[UFO Chicago] syncing multiple workstations to one master

Jesse Becker jesse_becker at yahoo.com
Thu Sep 8 14:45:28 PDT 2011


You can go either way:  thin(ish) clients with LTSP, or thick clients that have full OS installs.

In some ways, you can trade pain now for pain later, not to mention costs.  Having a single large server for ltsp may reduce your admin costs, but you have to have good hardware.  Or you can go for thick cilents with small "policy server" for your cfg mgmt program.

Without knowing more, I can't say which is right.
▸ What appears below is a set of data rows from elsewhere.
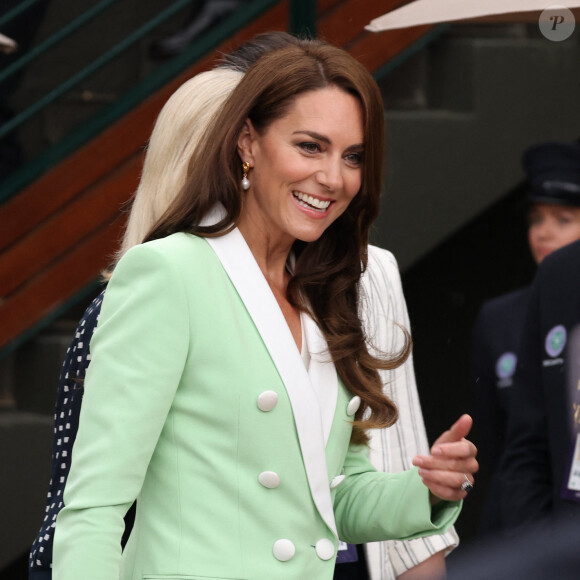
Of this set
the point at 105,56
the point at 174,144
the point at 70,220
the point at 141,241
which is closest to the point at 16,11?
the point at 105,56

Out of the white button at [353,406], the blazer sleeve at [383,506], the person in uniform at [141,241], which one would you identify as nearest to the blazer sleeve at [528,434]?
the person in uniform at [141,241]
You could have the clients connect to a VM 'server', but that means an even larer server, and more complicated management.  The advantage, however, is that you can test new server software, but leave the 'production' system alone in its own VM.

Two other points:

1) If you go the LTSP route, you can start with a small server, and see if that model will work for you.  If performance is a problem, then get better hardware, but use what you have until you can show there's a problem.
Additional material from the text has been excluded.